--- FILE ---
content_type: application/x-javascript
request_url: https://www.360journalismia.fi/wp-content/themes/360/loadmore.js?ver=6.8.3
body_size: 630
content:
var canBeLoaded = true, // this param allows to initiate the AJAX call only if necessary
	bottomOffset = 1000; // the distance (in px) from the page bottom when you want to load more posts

**********

Retype the whole listing, matching it exactly.

[Solution to the problem]
--- FILE ---
content_type: application/x-javascript
request_url: https://www.360journalismia.fi/wp-content/themes/360/loadmore.js?ver=6.8.3
body_size: 630
content:
var canBeLoaded = true, // this param allows to initiate the AJAX call only if necessary
	bottomOffset = 1000; // the distance (in px) from the page bottom when you want to load more posts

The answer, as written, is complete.